§ Page extract:
+ + + +

A tedious drive all night had brought us at last, at ten o’clock in the morning, to Wonderfontein. During the last hour or so, when the rising sun with profuse splendor “tipped the hills with gold,” the scenery, which had been rather monotonous since daybreak, became lighted up by glimpses of the beautiful Mooi River, which we could see running like a thread of glittering silver at the foot of a high range of hills to join the Vaal River below Potchefstroom. Of a wonderful cave on this farm I had often heard, and long wished to see. Mr. V. Aswegen, a son-in-law of the late proprietor, very kindly consented to act as guide, and show us the subterranean wonders which he told us he had discovered seven years ago, when out hunting game, at the same time adding that the existence of the cave was but little known, not many visitors coming to the spot. On our arrival at the place pointed out to us by the guide (four miles from his house), which was surrounded by trees, we scrambled down a few feet into something like a pit twenty feet deep, and about thirty yards in diameter, having at one corner a little hole barely large enough to admit a man.

CAVE AT WONDERFONTEIN.

Through this we groped one at a time. We did not advance far before the pitchy darkness caused us to stop and light the candles and lamps with which each visitor had been provided. Then continuing our descent for twenty minutes at least, as it were into the bowels of the earth, we were suddenly ushered into a hall of dazzling whiteness, a scene of startling fairy-like beauty presenting itself which words fail me to describe. Passing on a few yards we found ourselves in a large amphitheatre, at least one hundred yards across, with a dome sixty feet in height, arching above. From this hung in profusion groups of glittering stalactites, like giant icicles, some being as much as thirty feet in length, others shorter, and all the color of driven snow, which, combined with the stalagmites growing as if out of the floor and in some cases meeting, produced an effect which was simply superb.

+ + + +

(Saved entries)
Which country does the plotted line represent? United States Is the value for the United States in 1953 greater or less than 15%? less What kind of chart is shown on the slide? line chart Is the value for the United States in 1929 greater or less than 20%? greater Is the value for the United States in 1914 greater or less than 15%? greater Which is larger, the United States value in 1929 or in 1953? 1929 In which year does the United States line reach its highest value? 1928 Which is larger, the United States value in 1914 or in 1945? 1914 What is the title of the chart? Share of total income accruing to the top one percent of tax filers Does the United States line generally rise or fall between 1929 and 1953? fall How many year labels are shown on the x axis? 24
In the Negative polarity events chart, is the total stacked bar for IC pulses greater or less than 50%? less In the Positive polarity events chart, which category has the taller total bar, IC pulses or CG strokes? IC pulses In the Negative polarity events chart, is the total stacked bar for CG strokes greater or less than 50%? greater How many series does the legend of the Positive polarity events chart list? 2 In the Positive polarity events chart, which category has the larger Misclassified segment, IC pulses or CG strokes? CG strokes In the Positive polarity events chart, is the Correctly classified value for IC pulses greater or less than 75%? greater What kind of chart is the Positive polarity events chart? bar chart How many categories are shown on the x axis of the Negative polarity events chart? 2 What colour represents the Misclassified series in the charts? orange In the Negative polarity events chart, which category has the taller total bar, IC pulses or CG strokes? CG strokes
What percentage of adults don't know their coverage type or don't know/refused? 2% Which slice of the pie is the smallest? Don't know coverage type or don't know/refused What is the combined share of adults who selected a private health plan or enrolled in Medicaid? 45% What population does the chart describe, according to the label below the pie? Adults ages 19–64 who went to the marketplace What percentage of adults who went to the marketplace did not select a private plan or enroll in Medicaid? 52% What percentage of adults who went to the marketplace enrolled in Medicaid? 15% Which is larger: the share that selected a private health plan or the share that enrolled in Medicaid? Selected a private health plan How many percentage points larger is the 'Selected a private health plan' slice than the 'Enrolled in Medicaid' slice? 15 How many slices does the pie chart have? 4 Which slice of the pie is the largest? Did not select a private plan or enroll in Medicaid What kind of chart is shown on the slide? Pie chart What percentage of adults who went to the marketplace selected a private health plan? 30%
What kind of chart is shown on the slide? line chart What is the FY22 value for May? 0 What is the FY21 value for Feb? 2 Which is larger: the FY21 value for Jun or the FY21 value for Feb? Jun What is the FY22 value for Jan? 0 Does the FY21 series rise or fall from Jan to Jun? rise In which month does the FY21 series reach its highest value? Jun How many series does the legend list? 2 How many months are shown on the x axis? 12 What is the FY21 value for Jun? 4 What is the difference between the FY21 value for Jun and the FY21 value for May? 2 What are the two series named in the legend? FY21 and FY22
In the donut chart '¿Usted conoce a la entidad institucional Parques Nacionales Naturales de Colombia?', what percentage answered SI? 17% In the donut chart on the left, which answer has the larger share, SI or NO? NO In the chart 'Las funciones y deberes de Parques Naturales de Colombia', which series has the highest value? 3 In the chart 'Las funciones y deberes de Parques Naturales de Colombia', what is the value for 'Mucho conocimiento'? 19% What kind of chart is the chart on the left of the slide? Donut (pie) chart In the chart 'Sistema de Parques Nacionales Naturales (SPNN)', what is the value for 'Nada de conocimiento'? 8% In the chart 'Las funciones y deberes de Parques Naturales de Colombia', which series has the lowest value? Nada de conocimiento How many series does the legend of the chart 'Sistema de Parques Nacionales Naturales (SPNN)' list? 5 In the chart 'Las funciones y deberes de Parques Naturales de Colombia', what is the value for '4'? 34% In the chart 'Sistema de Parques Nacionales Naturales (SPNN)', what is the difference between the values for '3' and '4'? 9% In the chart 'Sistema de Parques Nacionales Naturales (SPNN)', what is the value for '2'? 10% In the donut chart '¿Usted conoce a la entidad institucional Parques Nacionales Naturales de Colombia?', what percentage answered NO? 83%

+ + + +

Reproduce the passage from the Wonderfontein cave account above, between "Through this we" and "was simply superb.", inclusive.

§ Task answer:
Through this we groped one at a time. We did not advance far before the pitchy darkness caused us to stop and light the candles and lamps with which each visitor had been provided. Then continuing our descent for twenty minutes at least, as it were into the bowels of the earth, we were suddenly ushered into a hall of dazzling whiteness, a scene of startling fairy-like beauty presenting itself which words fail me to describe. Passing on a few yards we found ourselves in a large amphitheatre, at least one hundred yards across, with a dome sixty feet in height, arching above. From this hung in profusion groups of glittering stalactites, like giant icicles, some being as much as thirty feet in length, others shorter, and all the color of driven snow, which, combined with the stalagmites growing as if out of the floor and in some cases meeting, produced an effect which was simply superb.